Reformat every line of the records below as a single numbered list, dropping the blank lines.

::: Entries provided

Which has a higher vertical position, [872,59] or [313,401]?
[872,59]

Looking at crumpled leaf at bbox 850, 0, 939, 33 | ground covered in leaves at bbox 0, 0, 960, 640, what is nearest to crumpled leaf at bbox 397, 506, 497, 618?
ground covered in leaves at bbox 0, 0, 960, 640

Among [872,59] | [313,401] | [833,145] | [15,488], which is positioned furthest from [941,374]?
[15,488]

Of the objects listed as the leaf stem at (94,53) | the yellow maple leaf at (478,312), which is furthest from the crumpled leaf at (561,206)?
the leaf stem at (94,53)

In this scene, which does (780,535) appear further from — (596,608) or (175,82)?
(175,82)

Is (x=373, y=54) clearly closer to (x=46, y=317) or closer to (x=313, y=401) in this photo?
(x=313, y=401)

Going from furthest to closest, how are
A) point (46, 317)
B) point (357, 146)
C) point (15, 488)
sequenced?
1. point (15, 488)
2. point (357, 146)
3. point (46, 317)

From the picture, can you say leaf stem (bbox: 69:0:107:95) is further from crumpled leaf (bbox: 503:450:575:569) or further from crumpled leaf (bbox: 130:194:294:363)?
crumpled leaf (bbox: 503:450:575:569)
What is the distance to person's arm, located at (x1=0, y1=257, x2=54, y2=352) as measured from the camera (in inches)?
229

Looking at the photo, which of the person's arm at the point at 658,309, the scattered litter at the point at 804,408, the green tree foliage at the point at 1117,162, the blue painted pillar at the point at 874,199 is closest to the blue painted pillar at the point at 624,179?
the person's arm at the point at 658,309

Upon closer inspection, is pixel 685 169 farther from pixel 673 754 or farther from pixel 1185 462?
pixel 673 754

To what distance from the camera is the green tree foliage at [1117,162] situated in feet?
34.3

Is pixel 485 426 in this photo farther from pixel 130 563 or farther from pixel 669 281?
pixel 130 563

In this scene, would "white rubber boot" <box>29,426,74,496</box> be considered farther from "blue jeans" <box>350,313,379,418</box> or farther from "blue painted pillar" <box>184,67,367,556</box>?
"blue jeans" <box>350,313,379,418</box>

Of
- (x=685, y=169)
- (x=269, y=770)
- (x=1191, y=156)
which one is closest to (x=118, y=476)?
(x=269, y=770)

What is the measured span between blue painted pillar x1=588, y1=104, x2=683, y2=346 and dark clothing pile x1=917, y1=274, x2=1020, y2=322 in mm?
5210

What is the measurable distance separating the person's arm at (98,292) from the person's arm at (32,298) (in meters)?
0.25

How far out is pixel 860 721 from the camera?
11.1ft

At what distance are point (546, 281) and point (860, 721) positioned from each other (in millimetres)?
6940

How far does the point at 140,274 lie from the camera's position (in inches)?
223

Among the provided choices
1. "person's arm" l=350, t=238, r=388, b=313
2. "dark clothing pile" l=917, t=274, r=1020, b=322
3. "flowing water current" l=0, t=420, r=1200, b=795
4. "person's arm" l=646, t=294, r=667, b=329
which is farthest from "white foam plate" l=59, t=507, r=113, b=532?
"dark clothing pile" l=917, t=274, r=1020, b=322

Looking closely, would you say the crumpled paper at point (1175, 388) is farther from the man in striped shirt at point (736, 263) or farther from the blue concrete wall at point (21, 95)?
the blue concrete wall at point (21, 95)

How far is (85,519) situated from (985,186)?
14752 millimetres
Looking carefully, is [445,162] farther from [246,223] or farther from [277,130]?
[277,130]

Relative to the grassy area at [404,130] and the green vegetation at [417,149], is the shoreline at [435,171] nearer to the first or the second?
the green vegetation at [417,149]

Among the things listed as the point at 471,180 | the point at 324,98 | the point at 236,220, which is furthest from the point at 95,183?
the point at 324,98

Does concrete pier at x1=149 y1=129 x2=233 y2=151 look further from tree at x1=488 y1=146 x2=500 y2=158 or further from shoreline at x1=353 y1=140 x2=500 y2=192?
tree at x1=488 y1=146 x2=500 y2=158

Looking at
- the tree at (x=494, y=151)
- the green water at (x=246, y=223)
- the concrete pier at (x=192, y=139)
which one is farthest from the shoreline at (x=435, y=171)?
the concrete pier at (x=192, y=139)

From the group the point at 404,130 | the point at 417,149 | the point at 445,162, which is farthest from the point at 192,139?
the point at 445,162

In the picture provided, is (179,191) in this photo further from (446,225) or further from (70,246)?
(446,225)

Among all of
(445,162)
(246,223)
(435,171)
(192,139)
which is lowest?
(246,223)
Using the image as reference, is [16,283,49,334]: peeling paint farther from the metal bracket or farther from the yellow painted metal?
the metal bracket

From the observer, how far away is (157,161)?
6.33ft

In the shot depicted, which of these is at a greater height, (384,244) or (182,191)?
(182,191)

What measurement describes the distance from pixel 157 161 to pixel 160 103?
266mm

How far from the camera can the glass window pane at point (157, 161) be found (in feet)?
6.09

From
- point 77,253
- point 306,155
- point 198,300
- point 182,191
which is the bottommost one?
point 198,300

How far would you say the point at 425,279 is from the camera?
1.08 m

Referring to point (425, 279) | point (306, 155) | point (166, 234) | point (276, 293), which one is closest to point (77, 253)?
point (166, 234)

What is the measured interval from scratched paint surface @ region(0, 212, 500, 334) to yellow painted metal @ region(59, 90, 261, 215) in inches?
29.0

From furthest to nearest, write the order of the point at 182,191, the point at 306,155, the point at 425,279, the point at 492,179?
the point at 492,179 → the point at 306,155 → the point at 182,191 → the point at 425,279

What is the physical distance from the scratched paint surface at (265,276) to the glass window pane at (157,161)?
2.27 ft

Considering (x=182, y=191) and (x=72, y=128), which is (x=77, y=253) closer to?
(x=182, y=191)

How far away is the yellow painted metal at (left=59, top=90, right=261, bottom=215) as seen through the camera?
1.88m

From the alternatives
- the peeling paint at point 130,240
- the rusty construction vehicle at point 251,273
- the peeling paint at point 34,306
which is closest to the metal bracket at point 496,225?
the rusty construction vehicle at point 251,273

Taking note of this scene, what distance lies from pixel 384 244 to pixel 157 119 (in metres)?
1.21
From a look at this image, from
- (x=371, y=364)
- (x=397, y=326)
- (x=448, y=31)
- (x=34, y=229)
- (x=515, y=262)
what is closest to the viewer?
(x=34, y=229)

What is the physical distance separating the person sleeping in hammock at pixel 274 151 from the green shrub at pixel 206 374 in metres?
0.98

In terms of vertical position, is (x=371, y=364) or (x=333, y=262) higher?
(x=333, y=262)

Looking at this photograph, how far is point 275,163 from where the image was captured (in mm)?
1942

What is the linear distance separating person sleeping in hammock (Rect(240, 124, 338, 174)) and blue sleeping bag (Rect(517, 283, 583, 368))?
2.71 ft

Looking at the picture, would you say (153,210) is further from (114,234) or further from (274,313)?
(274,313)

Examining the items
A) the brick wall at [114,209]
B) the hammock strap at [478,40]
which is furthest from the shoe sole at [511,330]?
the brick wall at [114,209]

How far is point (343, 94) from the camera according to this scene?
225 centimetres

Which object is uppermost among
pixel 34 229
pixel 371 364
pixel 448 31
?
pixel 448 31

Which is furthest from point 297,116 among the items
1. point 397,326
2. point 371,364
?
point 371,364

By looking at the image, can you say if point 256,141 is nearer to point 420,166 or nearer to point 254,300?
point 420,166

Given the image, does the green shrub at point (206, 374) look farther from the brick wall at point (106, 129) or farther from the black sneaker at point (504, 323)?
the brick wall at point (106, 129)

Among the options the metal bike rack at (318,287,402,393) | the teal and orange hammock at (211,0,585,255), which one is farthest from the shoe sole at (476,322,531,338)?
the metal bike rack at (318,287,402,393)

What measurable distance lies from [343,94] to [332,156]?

::::::

• Task output:
1. Which has a higher vertical position, [872,59] or [313,401]?
2. [872,59]
3. Looking at crumpled leaf at bbox 850, 0, 939, 33 | ground covered in leaves at bbox 0, 0, 960, 640, what is nearest to crumpled leaf at bbox 397, 506, 497, 618?
4. ground covered in leaves at bbox 0, 0, 960, 640
5. Among [872,59] | [313,401] | [833,145] | [15,488], which is positioned furthest from [941,374]?
6. [15,488]
7. Of the objects listed as the leaf stem at (94,53) | the yellow maple leaf at (478,312), which is furthest from the crumpled leaf at (561,206)?
8. the leaf stem at (94,53)
9. In this scene, which does (780,535) appear further from — (596,608) or (175,82)?
10. (175,82)
11. Is (x=373, y=54) clearly closer to (x=46, y=317) or closer to (x=313, y=401) in this photo?
12. (x=313, y=401)
13. Going from furthest to closest, how are
14. A) point (46, 317)
15. B) point (357, 146)
16. C) point (15, 488)
17. sequenced?
18. 1. point (15, 488)
19. 2. point (357, 146)
20. 3. point (46, 317)
21. From the picture, can you say leaf stem (bbox: 69:0:107:95) is further from crumpled leaf (bbox: 503:450:575:569) or further from crumpled leaf (bbox: 130:194:294:363)?
22. crumpled leaf (bbox: 503:450:575:569)
23. What is the distance to person's arm, located at (x1=0, y1=257, x2=54, y2=352) as measured from the camera (in inches)?
24. 229
25. Looking at the photo, which of the person's arm at the point at 658,309, the scattered litter at the point at 804,408, the green tree foliage at the point at 1117,162, the blue painted pillar at the point at 874,199 is closest to the blue painted pillar at the point at 624,179?
26. the person's arm at the point at 658,309
27. Upon closer inspection, is pixel 685 169 farther from pixel 673 754 or farther from pixel 1185 462?
28. pixel 673 754
29. To what distance from the camera is the green tree foliage at [1117,162] situated in feet?
30. 34.3
31. Is pixel 485 426 in this photo farther from pixel 130 563 or farther from pixel 669 281?
32. pixel 130 563
33. In this scene, would "white rubber boot" <box>29,426,74,496</box> be considered farther from "blue jeans" <box>350,313,379,418</box> or farther from "blue painted pillar" <box>184,67,367,556</box>?
34. "blue jeans" <box>350,313,379,418</box>
35. Of
36. - (x=685, y=169)
37. - (x=269, y=770)
38. - (x=1191, y=156)
39. which one is closest to (x=118, y=476)?
40. (x=269, y=770)
41. What is the measured span between blue painted pillar x1=588, y1=104, x2=683, y2=346 and dark clothing pile x1=917, y1=274, x2=1020, y2=322 in mm?
42. 5210
43. What is the measurable distance separating the person's arm at (98,292) from the person's arm at (32,298) (in meters)?
44. 0.25
45. How far out is pixel 860 721 from the camera?
46. 11.1ft
47. At what distance are point (546, 281) and point (860, 721) positioned from each other (in millimetres)?
48. 6940
49. How far does the point at 140,274 lie from the camera's position (in inches)?
50. 223
51. Among the provided choices
52. 1. "person's arm" l=350, t=238, r=388, b=313
53. 2. "dark clothing pile" l=917, t=274, r=1020, b=322
54. 3. "flowing water current" l=0, t=420, r=1200, b=795
55. 4. "person's arm" l=646, t=294, r=667, b=329
56. which is farthest from "white foam plate" l=59, t=507, r=113, b=532?
57. "dark clothing pile" l=917, t=274, r=1020, b=322
58. Looking closely, would you say the crumpled paper at point (1175, 388) is farther from the man in striped shirt at point (736, 263) or farther from the blue concrete wall at point (21, 95)?
59. the blue concrete wall at point (21, 95)
60. How far is (85,519) situated from (985,186)?
61. 14752 millimetres
62. Looking carefully, is [445,162] farther from [246,223] or farther from [277,130]?
63. [277,130]
64. Relative to the grassy area at [404,130] and the green vegetation at [417,149], is the shoreline at [435,171] nearer to the first or the second?
65. the green vegetation at [417,149]
66. Among the things listed as the point at 471,180 | the point at 324,98 | the point at 236,220, which is furthest from the point at 95,183?
67. the point at 324,98
68. Does concrete pier at x1=149 y1=129 x2=233 y2=151 look further from tree at x1=488 y1=146 x2=500 y2=158 or further from shoreline at x1=353 y1=140 x2=500 y2=192?
69. tree at x1=488 y1=146 x2=500 y2=158
70. Looking at
71. - the tree at (x=494, y=151)
72. - the green water at (x=246, y=223)
73. - the concrete pier at (x=192, y=139)
74. which one is farthest from the shoreline at (x=435, y=171)?
75. the concrete pier at (x=192, y=139)
76. From the group the point at 404,130 | the point at 417,149 | the point at 445,162, which is farthest from the point at 192,139?
77. the point at 445,162
78. In the picture provided, is (179,191) in this photo further from (446,225) or further from (70,246)?
79. (446,225)
80. Among all of
81. (445,162)
82. (246,223)
83. (435,171)
84. (192,139)
85. which is lowest?
86. (246,223)
87. Using the image as reference, is [16,283,49,334]: peeling paint farther from the metal bracket or farther from the yellow painted metal?
88. the metal bracket
89. From the observer, how far away is (157,161)?
90. 6.33ft
91. In the shot depicted, which of these is at a greater height, (384,244) or (182,191)?
92. (182,191)
93. What measurement describes the distance from pixel 157 161 to pixel 160 103?
94. 266mm
95. How far from the camera can the glass window pane at point (157, 161) be found (in feet)?
96. 6.09
97. From
98. - point 77,253
99. - point 306,155
100. - point 198,300
101. - point 182,191
102. which is the bottommost one?
103. point 198,300
104. How far would you say the point at 425,279 is from the camera?
105. 1.08 m
106. Referring to point (425, 279) | point (306, 155) | point (166, 234) | point (276, 293), which one is closest to point (77, 253)?
107. point (166, 234)
108. What is the measured interval from scratched paint surface @ region(0, 212, 500, 334) to yellow painted metal @ region(59, 90, 261, 215) in inches?
109. 29.0
110. From furthest to nearest, write the order of the point at 182,191, the point at 306,155, the point at 425,279, the point at 492,179?
111. the point at 492,179 → the point at 306,155 → the point at 182,191 → the point at 425,279
112. What is the physical distance from the scratched paint surface at (265,276) to the glass window pane at (157,161)?
113. 2.27 ft
114. Considering (x=182, y=191) and (x=72, y=128), which is (x=77, y=253) closer to?
115. (x=182, y=191)
116. How far away is the yellow painted metal at (left=59, top=90, right=261, bottom=215) as seen through the camera?
117. 1.88m
118. From the alternatives
119. - the peeling paint at point 130,240
120. - the rusty construction vehicle at point 251,273
121. - the peeling paint at point 34,306
122. which is closest to the metal bracket at point 496,225?
123. the rusty construction vehicle at point 251,273
124. Taking note of this scene, what distance lies from pixel 384 244 to pixel 157 119 (in metres)?
125. 1.21
126. From a look at this image, from
127. - (x=371, y=364)
128. - (x=397, y=326)
129. - (x=448, y=31)
130. - (x=34, y=229)
131. - (x=515, y=262)
132. what is closest to the viewer?
133. (x=34, y=229)
134. What is the physical distance separating the person sleeping in hammock at pixel 274 151 from the green shrub at pixel 206 374 in metres?
135. 0.98
136. In terms of vertical position, is (x=371, y=364) or (x=333, y=262) higher?
137. (x=333, y=262)
138. Looking at this photograph, how far is point 275,163 from where the image was captured (in mm)?
139. 1942
140. What is the linear distance separating person sleeping in hammock (Rect(240, 124, 338, 174)) and blue sleeping bag (Rect(517, 283, 583, 368))?
141. 2.71 ft
142. Looking at the picture, would you say (153,210) is further from (114,234) or further from (274,313)?
143. (274,313)
144. Examining the items
145. A) the brick wall at [114,209]
146. B) the hammock strap at [478,40]
147. which is furthest from the shoe sole at [511,330]?
148. the brick wall at [114,209]
149. How far is point (343, 94) from the camera according to this scene?
150. 225 centimetres
151. Which object is uppermost among
152. pixel 34 229
153. pixel 371 364
154. pixel 448 31
155. ?
156. pixel 448 31
157. Which is furthest from point 297,116 among the items
158. 1. point 397,326
159. 2. point 371,364
160. ?
161. point 371,364
162. By looking at the image, can you say if point 256,141 is nearer to point 420,166 or nearer to point 254,300?
163. point 420,166
164. Given the image, does the green shrub at point (206, 374) look farther from the brick wall at point (106, 129) or farther from the black sneaker at point (504, 323)?
165. the brick wall at point (106, 129)
166. Among the options the metal bike rack at (318,287,402,393) | the teal and orange hammock at (211,0,585,255), which one is farthest from the shoe sole at (476,322,531,338)?
167. the metal bike rack at (318,287,402,393)
168. What measurable distance lies from [343,94] to [332,156]?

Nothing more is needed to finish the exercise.